KUALIFIKASI PENYALAHGUNA, PECANDU DAN KORBAN PENYALAHGUNAAN NARKOTIKA DALAM IMPLEMENTASI UU NO. 35 TAHUN 2009 TENTANG NARKOTIKA
A. Pendahuluan.
Istilah “Narkotika” pada dasarnya adalah kata yang berasal dari bahasa Yunani yaitu “Narkoun” yang artinya membuat lumpuh atau mati rasa. Selanjutnya berdasar Pasal 1 angka 1 UU No. 35 Tahun 2009, pengertian Narkotika adalah zat atau obat yang berasal dari tanaman atau bukan tanaman, baik sintetis maupun semi sintetis, yang dapat menyebabkan penurunan atau perubahan kesadaran, hilangnya rasa, mengurangi sampai menghilangkan rasa nyeri, dan dapat menimbulkan ketergantungan, yang dibedakan ke dalam golongan-golongan sebagaimana terlampir dalam Undang-Undang ini (UU No. 35 Tahun 2009 tentang Narkotika).
Pada dasarnya, sifat umum dari penggunaan narkotika ada tiga, yaitu Depresan, Stimulan dan Halusinogen. Depresan adalah bersifat menekan sistem syaraf hingga pengguna narkoba jenis ini bisa tidak sadarkan diri, bahkan detak jantung semakin melemah. Sifat yang kedua adalah Stimulan, yaitu bersifat memberikan rangsangan pada sistem syaraf sehingga memunculkan kebugaran yang berlebih dan memiliki kecenderungan untuk selalu segar dan fit pada saat menggunakan narkoba, misalnya penggunaan jenis shabu. Yang ketiga adalah Halusinogen. Sifat dari narkoba ini adalah bersifat memunculkan angan-angan yang dipaksakan seolah-olah sesuai dengan kenyataan walaupun hal itu tidak mungkin terjadi, contohnya penggunaan ekstasi. Dari ketiga sifat tersebut yang menjadi sasaran utama adalah sistem syaraf yang tentu akan merubah tingkat pemikiran maupun kesadaran seseorang. Namun yang lebih fatal lagi bila disalahgunakan adalah mengakibatkan kerusakan pada organ tubuh, mulai jantung, paru, hati dan ginjal. Jadi pada dasarnya yang diserang adalah fisik maupun psikologis seorang pengguna.

--- Baris Data ---
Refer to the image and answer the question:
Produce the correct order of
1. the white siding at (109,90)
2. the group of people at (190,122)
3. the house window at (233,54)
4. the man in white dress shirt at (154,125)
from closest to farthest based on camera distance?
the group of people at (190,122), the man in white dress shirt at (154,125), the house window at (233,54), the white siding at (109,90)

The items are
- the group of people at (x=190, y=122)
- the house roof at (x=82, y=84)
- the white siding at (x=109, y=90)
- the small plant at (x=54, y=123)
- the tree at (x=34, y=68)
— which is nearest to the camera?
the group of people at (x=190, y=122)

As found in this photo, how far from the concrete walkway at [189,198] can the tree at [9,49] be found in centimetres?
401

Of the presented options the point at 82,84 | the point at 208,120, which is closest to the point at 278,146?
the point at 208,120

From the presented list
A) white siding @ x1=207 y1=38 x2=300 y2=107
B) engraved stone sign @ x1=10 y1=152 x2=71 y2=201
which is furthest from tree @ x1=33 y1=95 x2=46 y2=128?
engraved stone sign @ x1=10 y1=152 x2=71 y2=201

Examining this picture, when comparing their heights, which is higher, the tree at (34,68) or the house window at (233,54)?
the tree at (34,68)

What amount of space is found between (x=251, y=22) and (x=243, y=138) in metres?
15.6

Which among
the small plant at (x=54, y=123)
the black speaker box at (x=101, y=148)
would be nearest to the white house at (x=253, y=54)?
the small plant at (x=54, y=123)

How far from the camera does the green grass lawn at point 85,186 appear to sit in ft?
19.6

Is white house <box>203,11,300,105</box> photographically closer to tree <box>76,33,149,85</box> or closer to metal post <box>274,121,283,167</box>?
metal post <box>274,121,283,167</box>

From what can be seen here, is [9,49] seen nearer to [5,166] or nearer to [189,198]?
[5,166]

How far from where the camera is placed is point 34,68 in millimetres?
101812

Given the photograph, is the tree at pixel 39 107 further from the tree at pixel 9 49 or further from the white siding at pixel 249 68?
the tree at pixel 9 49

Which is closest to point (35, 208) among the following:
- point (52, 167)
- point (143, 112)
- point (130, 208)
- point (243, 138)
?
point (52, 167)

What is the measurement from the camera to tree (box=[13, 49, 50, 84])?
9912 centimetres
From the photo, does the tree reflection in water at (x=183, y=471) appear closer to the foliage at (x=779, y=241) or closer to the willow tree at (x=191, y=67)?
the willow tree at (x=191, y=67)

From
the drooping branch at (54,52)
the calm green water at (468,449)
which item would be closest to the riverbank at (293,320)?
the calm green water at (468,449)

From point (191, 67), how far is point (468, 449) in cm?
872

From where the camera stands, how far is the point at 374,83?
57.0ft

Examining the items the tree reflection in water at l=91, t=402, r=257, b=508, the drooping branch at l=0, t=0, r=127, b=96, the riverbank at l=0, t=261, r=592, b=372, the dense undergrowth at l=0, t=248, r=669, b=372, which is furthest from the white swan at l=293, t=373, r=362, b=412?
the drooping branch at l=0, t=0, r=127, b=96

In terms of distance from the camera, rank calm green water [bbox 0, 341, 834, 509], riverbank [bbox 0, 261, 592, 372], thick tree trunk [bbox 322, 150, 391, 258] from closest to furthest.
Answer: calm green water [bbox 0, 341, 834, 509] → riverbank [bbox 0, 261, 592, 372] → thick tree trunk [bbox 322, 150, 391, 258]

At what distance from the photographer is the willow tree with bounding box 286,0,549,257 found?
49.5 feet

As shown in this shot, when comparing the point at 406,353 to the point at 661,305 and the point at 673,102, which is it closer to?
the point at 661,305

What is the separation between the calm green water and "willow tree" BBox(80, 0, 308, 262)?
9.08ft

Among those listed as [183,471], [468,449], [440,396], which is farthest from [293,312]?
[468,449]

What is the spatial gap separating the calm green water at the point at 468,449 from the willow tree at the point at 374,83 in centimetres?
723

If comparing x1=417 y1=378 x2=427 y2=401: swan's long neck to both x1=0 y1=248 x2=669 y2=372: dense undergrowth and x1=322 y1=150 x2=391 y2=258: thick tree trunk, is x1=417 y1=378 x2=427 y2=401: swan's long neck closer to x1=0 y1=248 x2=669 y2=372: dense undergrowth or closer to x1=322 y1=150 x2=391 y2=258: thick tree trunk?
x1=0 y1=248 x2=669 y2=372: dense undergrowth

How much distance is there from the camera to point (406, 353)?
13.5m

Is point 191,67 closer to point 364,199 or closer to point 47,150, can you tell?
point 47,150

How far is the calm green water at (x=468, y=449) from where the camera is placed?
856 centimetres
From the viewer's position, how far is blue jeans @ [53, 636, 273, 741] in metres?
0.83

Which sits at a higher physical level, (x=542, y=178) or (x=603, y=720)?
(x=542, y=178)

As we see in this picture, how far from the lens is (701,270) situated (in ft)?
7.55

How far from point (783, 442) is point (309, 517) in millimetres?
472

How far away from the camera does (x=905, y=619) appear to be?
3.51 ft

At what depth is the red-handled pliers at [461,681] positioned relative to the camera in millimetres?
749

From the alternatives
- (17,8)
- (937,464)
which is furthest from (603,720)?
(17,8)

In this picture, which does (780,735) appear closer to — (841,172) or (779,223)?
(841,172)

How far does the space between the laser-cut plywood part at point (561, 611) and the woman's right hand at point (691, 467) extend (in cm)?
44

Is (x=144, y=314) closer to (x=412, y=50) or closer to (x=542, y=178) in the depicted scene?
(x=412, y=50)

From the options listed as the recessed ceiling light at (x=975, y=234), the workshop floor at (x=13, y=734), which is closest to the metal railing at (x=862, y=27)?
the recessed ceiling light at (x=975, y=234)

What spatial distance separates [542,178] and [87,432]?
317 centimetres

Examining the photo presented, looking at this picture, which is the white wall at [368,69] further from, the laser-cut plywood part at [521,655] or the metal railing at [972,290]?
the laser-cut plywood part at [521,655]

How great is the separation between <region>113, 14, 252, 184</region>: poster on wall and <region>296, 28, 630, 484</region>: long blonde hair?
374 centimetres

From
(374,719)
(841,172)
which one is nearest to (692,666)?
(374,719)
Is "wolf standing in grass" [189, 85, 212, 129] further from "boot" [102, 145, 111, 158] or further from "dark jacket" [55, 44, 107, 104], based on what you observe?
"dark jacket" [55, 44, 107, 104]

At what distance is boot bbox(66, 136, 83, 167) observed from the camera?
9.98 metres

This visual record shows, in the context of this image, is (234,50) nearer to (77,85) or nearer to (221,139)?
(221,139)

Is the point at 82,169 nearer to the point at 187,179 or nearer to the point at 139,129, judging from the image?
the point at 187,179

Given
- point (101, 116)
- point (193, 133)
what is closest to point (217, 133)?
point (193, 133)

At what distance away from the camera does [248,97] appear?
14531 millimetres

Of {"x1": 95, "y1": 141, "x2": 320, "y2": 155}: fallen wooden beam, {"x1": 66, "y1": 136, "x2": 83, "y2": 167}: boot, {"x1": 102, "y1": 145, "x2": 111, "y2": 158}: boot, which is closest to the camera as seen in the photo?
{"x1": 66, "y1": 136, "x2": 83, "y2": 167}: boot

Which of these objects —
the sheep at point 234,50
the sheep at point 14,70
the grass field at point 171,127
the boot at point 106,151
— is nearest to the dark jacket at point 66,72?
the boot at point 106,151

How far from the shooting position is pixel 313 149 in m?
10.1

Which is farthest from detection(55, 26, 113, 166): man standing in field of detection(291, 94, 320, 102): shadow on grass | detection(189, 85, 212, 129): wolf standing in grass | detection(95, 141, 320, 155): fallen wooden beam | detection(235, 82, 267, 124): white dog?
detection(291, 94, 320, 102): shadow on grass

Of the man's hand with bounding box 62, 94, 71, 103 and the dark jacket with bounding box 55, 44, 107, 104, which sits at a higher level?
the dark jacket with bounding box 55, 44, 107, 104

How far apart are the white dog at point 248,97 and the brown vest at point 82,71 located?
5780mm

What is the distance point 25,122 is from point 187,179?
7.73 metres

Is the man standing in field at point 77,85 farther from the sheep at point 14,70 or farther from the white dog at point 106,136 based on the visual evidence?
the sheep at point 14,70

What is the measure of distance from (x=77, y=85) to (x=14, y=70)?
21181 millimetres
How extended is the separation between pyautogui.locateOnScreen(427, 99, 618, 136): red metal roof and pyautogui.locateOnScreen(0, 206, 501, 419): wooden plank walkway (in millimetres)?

--- Soal Latihan ---
Nyatakan apakah setiap pernyataan berikut sesuai dengan teks tentang narkotika di atas, lalu jawab ya atau tidak disertai kutipan kata-kata penentunya dari teks. (a) Istilah "Narkotika" berasal dari bahasa Yunani. (b) Shabu disebut sebagai contoh narkoba yang bersifat halusinogen. (c) Depresan bersifat menekan sistem syaraf.

--- Jawaban Soal ---
(a) Ya: "Istilah “Narkotika” pada dasarnya adalah kata yang berasal dari bahasa Yunani yaitu “Narkoun”".
(b) Tidak: shabu disebut pada sifat stimulan, "misalnya penggunaan jenis shabu", sedangkan contoh halusinogen adalah "contohnya penggunaan ekstasi".
(c) Ya: "Depresan adalah bersifat menekan sistem syaraf".